The uses of traditional medicinal plants for primary health care have steadily increased worldwide in recent years. Triphala has been used in the traditional medicine for the treatment of variety of diseases and therefore it becomes immense to study the phytochemical compounds and antibacterial activities. Aqueous and alcoholic extracts of both Triphala and its individual components were used, to evaluate antimicrobial activity.

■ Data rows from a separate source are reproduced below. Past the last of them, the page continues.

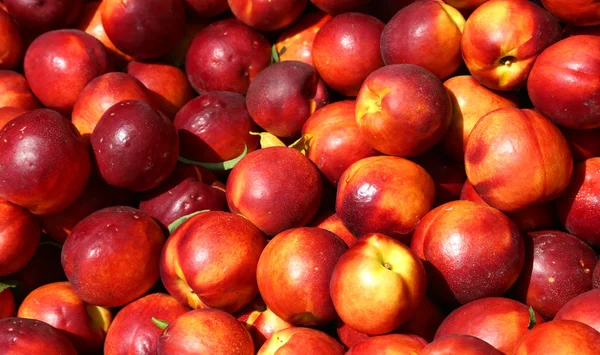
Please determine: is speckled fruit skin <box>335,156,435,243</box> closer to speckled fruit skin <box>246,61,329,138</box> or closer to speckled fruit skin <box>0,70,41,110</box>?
speckled fruit skin <box>246,61,329,138</box>

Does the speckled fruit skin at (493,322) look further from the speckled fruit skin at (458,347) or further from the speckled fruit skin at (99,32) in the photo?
the speckled fruit skin at (99,32)

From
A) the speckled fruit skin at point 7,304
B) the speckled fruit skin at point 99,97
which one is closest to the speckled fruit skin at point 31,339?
the speckled fruit skin at point 7,304

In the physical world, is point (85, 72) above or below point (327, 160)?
above

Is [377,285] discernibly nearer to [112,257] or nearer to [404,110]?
[404,110]

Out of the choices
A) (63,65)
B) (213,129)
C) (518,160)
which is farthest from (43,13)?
(518,160)

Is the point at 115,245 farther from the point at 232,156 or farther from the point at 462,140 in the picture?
the point at 462,140

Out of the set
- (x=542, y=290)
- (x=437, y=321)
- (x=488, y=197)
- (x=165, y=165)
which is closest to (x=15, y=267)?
(x=165, y=165)
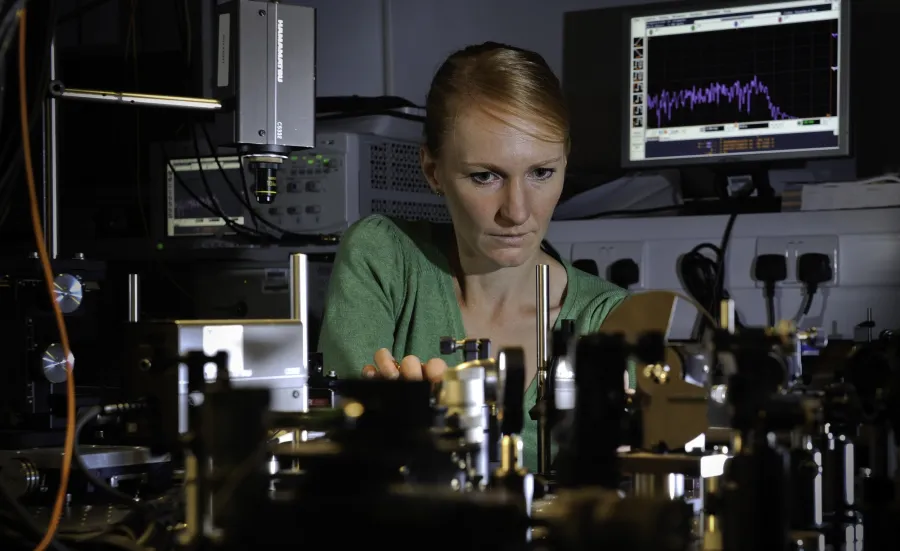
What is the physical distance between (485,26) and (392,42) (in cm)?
23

Phytochemical (phenolic, flavonoid and carotenoid) and antibacterial activities of aqueous ethanolic extracts of Triphala and its individual components (Terminalia chebula, T. belerica and Emblica officinalis) were tested against several bacterial isolates. Isolates were recovered from urethral swabs, seminal fluid, urine, high vaginal swabs, skin swabs, blood, and sputum specimen of HIV infected patients.
Terminalia chebula has high phytochemical content followed by T. belerica and E. officinalis. In anti-bacterial activity, most of the bacterial isolates were inhibited by the ethanolic and aqueous extracts of T. chebula followed by T. belerica and E. officinalis in both disk diffusion and minimum inhibitory concentration (MIC) methods. But as a whole, Triphala did not show antibacterial activity. MIC of aqueous and ethanolic extracts of Triphala and its individual plant components were observed to vary from 0.1-100µg/ml.
In conclusion, this study showed that both ethanolic and aqueous extract of Triphala has potent antibacterial action against the wide variety of bacterial isolates from the HIV infected patients.